Kapturowy wyrok

Rate this post

Kolejny kapturowy wyrok w branży.

 

Mnie usunięto z naszego Stowarzyszenia

i nawet nie przedstawiono uzasadnienia.

To taki wyrok kapturowy ze średniowiecza rodem,

gdy ludzi skazywano i torturą, i głodem.

 

Już kiedyś zwolniono mnie tak z pracy

skazując na los tułaczy . . .

 

Bo organizując Stowarzyszenie ciężko zawiniłem,

bo ta ja sam, no SAM1, bez „Ketiwa”-a SDS wymyśliłem,

Więc zasadnie jest chyba na mnie obrażony,

że nie konsultowałem tego nawet wobec jego żony.

 

Jak widać z tego, winy są tylko moje (?),

więc słusznie (?) decyzję we trójkę2 podjęli.

Zamknięto przede mną wejść podwoje3,

innego wyjścia już chyba nie nie mieli ….?

 

Więc, jeśli już wpłaciłeś tę składkę Waldkowej kasy,

to nie dyskutuj, milcz, takie mamy stanu-wojennego czasy.

Nie całkiem „brunatne”, nie całkiem „czerwone”,

choć szczyptą wojskowego „honoru?4” okraszone.

 

Więc potakuj tylko i niczym „tak jest kapralu!” odpowiadaj,

nic nie myśl i wykonuj tylko Zarządu rozkazy,

i w szeregu (między sobą) też już nic nie gadaj5,

i pilnuj, aby Ci tego nie powtarzali dwa razy.

 

Takie przyszły na nas UDS-ów czasy,

ni pokojowe, może przejściowe (?), ni to bojowe,

mini stan wojenny wewnątrz własnej klasy,

zamiast wytyczać dla UDS-ów ścieżki lepsze i nowe.

 

Bo dyskusja jest motorem postępu,

a jej brak tylko w czeluściach ustępu

oraz u Łukaszenki lub Kim Ir Sena!

Więc, czy odpowiada Ci taka scena?

 

Ale, jeśli już zapłaciłeś tę składkę,

to ogonkiem tylko merdaj6 na dokładkę.

I nigdy nie sprzeciwiaj się Zarządowi czasami

bo cię wyrzucą, jak to się robi ze starymi szmatami

 

dP

——————————

P.S.

Prezes Waldek Witek z Zarządu naszego OSDS- u niedawno napisał gdzieś płomiennie o tym, jak bardzo musimy się integrować. A w ślad za tym (a może vice versa) członek Zarządu naszego OSDS-u Piotr Bednarz napisał/zaapelował gdzieś niedawno, żeby wstępować do naszego OSDS-u.
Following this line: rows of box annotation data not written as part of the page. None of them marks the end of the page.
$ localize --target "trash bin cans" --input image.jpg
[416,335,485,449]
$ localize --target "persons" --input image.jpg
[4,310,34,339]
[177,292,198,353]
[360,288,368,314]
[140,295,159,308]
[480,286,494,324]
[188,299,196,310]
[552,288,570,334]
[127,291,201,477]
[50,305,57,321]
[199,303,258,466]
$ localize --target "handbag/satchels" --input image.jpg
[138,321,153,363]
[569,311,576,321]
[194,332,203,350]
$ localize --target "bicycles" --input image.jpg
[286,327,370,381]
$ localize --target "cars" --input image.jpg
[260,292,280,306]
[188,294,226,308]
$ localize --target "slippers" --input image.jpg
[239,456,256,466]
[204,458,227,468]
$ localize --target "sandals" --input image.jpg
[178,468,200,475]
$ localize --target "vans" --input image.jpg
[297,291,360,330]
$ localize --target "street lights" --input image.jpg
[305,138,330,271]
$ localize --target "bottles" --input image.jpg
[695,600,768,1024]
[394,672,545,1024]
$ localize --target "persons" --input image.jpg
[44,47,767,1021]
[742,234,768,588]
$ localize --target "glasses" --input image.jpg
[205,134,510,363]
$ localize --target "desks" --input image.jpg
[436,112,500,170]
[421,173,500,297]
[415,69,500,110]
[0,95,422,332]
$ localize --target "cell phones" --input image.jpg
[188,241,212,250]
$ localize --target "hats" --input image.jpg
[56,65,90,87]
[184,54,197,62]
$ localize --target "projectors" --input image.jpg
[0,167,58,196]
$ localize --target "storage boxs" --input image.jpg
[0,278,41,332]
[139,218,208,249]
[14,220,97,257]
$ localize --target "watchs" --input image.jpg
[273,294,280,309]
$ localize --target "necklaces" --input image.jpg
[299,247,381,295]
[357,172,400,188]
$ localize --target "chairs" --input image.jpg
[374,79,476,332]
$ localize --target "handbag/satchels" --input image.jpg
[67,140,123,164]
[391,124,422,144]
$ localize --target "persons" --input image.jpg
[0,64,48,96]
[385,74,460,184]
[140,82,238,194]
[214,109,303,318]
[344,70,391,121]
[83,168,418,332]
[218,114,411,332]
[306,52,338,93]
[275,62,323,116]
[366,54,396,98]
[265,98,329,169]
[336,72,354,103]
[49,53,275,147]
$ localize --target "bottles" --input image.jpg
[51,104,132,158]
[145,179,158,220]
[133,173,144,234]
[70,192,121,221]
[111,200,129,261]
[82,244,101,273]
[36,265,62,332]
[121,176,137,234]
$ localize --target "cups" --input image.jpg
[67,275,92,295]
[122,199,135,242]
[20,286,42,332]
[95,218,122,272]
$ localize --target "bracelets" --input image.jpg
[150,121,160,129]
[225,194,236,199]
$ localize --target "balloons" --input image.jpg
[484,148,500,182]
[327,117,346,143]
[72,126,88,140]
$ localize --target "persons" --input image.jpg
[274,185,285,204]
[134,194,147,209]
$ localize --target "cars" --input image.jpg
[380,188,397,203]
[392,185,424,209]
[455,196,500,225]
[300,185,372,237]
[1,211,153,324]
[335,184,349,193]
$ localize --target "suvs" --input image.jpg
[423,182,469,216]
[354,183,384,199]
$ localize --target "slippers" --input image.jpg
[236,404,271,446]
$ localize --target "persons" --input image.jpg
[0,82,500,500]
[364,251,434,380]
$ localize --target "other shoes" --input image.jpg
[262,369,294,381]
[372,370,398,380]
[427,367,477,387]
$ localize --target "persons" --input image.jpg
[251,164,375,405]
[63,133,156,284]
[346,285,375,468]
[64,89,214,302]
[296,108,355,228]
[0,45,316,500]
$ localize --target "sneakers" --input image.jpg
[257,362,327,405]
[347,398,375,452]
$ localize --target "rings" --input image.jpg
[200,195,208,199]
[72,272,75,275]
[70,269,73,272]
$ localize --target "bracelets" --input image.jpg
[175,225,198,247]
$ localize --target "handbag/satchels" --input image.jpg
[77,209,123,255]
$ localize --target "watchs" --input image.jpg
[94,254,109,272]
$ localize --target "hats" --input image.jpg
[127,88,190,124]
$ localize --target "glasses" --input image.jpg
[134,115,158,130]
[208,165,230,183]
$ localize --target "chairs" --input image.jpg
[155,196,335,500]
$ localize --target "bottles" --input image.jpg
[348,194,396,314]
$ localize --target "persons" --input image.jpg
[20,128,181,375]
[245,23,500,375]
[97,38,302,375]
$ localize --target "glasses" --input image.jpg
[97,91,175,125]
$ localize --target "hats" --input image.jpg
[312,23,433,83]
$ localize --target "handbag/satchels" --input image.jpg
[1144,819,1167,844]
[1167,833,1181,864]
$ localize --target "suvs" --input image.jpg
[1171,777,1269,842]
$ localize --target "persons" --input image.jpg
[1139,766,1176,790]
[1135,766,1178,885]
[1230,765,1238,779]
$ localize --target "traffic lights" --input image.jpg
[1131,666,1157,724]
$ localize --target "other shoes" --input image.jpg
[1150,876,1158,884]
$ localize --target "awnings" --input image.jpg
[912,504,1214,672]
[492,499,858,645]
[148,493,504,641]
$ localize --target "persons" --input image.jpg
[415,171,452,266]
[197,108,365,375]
I oświadczył przy tym, że jeżeli komuś się nie podobają władze naszego OSDS-u, to można je demokratycznie, Demokratycznie (?) zmienić na walnym zebraniu . . . .  hmmm . . .

A, jak dotyczy to tylko szarego członka Stowarzyszenia, jak ja, to . . . . ?

=====================================

1 No sam! Czy Wy wyobrażacie sobie podobne świństwo? No, jak mogłem to sam wymyślić, bez niego. To skandal!

2   Zarząd ma trzy osoby. Są to koledzy: Waldek Witek (ketiw), Piotr Bednarz (skpauto) i Darek Świnarski (Dario).

3   Do naszego Stowarzyszenia branżowego dla UDS-ów, czyli do naszego OSDS-u.

4   Czy ja napisałem „honoru”? No nie wiem sam, bo podobno wszyscy wojskowi honor mają, nawet emeryci. A co dopiero mówić o oficerach? Chyba miałem napisać „rubasznego wojskowego humoru”, chyba  . . . (?)

5   Jak to w wojsku, na apelu . . .

6   Czyli bądź pieskiem (ulubione powiedzonko „Jarolud”-a, ochranianego przez Zarząd i ulubieńca naszego Zarządu).